World Theatre Day 2020. Celebrate Theater Without Theaters!


World Theatre Day logo
World Theatre Day logo

Today is the 59th annual World Theatre Day. Created in 1961, it  is celebrated annually on March 27. With much of the world in lockdown to curb the spread of the coronavirus, we may not be able to enter one of these gorgeous buildings to see a show, but we can celebrate theater in our hearts — and online.

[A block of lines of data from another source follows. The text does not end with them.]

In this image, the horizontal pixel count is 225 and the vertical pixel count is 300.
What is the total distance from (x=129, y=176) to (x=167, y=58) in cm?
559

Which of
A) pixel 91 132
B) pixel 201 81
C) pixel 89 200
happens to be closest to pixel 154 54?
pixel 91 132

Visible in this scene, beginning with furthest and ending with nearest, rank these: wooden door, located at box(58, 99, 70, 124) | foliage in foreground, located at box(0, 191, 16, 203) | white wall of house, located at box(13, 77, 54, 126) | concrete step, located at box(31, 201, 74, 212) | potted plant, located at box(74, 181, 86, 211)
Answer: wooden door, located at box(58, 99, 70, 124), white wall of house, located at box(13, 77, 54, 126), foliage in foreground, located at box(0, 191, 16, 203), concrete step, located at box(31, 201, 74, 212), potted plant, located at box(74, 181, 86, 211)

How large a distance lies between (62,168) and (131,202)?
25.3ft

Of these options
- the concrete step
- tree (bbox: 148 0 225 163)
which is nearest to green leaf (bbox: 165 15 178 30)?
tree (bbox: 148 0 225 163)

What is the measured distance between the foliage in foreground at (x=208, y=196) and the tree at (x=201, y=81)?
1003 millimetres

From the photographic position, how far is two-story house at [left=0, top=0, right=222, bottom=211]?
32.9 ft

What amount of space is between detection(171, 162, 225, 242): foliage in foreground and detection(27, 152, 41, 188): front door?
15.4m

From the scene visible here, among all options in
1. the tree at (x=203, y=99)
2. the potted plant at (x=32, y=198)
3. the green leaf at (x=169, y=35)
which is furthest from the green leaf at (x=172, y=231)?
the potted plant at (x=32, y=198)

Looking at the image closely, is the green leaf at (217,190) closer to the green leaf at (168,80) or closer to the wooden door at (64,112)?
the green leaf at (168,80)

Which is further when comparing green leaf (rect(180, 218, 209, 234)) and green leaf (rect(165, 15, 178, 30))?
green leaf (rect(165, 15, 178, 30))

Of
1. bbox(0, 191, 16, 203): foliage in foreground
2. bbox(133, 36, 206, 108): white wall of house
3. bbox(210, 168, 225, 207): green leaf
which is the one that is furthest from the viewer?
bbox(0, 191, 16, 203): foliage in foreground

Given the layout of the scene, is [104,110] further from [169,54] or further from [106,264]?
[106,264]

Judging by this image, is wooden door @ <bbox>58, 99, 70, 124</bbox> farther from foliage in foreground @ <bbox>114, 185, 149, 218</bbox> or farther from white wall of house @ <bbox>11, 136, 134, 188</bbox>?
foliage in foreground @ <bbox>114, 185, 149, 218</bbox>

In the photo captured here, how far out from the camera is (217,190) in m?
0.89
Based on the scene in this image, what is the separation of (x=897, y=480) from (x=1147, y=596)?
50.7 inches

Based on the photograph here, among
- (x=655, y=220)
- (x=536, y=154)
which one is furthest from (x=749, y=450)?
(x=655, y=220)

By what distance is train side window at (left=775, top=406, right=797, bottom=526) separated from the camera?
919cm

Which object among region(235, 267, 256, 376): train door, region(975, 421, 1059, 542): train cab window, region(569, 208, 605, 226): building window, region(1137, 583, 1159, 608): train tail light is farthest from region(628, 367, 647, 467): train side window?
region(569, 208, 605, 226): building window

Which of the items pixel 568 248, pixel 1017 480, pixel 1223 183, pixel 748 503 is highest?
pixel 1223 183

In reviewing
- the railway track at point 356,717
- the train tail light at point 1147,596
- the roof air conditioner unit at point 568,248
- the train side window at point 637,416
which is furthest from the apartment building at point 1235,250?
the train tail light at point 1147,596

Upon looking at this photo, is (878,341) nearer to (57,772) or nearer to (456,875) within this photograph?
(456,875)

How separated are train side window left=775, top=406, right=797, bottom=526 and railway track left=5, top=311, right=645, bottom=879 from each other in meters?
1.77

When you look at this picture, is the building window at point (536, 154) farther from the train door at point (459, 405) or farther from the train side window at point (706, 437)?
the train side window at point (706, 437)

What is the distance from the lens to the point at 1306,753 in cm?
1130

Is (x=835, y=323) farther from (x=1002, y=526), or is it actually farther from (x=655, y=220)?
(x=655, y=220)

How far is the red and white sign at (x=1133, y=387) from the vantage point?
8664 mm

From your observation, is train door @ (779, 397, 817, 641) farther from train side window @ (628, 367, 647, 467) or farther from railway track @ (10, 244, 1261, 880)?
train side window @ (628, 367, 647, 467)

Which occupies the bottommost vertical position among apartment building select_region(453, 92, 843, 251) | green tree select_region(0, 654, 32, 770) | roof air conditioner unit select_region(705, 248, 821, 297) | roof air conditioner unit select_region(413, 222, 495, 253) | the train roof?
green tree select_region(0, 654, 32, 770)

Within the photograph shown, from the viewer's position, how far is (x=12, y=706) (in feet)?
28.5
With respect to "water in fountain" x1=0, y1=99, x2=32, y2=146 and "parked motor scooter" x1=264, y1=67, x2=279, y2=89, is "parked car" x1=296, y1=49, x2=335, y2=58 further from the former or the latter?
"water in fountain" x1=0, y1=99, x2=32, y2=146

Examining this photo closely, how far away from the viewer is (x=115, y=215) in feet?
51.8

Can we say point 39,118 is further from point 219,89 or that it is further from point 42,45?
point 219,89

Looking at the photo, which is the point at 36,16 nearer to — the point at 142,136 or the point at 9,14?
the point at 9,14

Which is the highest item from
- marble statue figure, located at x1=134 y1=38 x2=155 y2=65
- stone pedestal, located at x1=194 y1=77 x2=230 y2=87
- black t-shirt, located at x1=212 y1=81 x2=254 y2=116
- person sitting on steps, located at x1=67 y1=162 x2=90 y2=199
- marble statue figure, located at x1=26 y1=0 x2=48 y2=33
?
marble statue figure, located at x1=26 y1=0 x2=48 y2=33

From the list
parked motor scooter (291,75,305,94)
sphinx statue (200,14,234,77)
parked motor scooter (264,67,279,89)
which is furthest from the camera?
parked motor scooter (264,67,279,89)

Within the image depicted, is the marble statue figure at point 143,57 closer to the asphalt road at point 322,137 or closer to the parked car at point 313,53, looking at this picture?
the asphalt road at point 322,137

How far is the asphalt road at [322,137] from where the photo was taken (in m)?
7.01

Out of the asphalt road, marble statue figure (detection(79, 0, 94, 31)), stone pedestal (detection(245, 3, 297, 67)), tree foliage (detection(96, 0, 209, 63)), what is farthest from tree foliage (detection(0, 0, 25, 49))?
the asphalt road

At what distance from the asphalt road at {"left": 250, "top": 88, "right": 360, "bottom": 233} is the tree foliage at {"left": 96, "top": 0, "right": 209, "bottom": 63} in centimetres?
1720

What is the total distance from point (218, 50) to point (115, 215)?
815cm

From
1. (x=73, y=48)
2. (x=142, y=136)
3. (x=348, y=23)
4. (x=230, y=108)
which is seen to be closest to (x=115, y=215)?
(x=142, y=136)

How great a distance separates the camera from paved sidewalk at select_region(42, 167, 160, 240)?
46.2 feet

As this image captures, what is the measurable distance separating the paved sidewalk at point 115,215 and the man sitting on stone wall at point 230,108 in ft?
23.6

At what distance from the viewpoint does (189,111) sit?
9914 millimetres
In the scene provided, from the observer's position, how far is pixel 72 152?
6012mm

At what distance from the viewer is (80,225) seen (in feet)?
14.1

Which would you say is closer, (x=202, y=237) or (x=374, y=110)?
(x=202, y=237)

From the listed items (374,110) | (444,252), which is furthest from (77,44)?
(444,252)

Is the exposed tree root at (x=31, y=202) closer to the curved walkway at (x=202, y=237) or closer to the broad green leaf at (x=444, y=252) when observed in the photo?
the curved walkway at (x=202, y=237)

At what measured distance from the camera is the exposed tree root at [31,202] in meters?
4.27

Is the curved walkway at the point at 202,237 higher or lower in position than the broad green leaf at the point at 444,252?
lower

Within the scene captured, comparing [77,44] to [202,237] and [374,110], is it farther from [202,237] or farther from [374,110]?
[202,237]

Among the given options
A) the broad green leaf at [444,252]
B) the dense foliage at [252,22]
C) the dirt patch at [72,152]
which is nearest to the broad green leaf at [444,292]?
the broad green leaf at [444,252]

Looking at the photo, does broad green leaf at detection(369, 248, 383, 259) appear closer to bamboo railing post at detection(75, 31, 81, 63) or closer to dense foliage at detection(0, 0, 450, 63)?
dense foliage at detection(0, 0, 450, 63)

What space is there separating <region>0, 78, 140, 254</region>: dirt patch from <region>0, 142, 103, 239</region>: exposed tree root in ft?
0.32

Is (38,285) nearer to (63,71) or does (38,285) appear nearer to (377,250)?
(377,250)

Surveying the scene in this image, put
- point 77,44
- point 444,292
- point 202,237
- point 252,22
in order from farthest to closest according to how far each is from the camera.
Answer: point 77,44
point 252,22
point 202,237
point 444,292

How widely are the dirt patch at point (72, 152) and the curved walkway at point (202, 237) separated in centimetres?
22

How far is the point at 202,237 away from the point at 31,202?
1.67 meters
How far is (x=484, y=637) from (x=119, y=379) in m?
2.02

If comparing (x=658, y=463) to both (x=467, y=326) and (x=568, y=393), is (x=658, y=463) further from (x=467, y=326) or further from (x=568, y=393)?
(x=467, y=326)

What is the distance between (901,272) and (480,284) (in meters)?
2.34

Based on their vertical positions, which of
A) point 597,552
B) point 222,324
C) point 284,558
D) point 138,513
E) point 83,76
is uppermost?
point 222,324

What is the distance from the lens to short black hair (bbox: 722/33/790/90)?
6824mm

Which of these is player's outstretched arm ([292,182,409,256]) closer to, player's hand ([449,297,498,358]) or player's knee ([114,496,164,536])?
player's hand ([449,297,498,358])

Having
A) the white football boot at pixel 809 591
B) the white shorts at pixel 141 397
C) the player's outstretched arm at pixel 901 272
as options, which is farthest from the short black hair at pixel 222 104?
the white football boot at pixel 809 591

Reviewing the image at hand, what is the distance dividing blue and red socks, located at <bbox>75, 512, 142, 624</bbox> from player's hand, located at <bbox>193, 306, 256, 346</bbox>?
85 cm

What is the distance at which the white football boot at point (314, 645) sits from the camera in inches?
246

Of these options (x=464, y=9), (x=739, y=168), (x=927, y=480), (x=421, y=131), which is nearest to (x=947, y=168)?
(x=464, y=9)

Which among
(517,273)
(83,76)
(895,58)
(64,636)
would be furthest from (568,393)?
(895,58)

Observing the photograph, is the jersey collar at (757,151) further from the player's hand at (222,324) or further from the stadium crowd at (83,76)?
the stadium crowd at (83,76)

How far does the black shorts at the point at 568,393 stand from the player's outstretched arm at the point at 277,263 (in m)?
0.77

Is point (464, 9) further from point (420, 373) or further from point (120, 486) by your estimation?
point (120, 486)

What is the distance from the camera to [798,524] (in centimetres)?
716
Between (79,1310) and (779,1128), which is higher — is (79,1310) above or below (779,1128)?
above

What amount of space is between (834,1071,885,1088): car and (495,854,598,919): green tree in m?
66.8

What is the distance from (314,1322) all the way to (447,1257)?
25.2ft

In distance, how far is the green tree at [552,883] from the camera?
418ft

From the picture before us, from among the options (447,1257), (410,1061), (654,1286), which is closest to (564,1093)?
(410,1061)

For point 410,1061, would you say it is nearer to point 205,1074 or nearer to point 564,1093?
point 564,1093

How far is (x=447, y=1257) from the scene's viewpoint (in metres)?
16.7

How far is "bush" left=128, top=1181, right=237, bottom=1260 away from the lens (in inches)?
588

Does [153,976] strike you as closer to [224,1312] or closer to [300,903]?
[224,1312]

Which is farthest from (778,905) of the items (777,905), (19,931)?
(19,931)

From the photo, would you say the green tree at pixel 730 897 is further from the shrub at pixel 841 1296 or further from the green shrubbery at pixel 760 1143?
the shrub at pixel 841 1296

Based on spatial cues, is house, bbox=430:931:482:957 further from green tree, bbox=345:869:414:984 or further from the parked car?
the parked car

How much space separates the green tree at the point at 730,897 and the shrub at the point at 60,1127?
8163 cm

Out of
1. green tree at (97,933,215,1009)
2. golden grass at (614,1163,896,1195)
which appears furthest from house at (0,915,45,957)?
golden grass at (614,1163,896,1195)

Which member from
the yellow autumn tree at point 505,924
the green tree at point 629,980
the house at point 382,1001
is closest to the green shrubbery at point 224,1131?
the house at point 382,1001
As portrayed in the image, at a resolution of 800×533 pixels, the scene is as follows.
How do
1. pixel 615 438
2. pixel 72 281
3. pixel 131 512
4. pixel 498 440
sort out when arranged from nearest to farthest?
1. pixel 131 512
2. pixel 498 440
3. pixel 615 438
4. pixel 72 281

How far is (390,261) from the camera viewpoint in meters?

After all, theater is more than a group of buildings, beautiful as they are. This is not to dismiss their power. On a tour of (the outside of) Broadway theaters published earlier this week, architect and set designer David Rockwell recalled his first visit as a child to Broadway for a show (“Fiddler on the Roof”), which included dinner in the theater district (Schrafft’s), as a fully integrated and awe-filled experience: “The combination of movement, storytelling and design — it changed my life, especially this feeling of being welcomed, into a restaurant, a theater, becoming part of a larger drama. That seemed deeply human. It’s what you can feel coming to Broadway. These theaters still thrive, I think, because of this human need to come together and celebrate.”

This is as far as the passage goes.